Problem statement: Everything from the line holding "Christmas is magic custom tee design" through the last line below is needed; please reproduce those lines exactly, adding nothing.

### Dataset excerpt

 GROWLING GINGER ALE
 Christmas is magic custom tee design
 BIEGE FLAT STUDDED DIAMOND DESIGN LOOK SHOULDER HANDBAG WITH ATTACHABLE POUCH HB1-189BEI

######

Answer box:
 Christmas is magic custom tee design
 BIEGE FLAT STUDDED DIAMOND DESIGN LOOK SHOULDER HANDBAG WITH ATTACHABLE POUCH HB1-189BEI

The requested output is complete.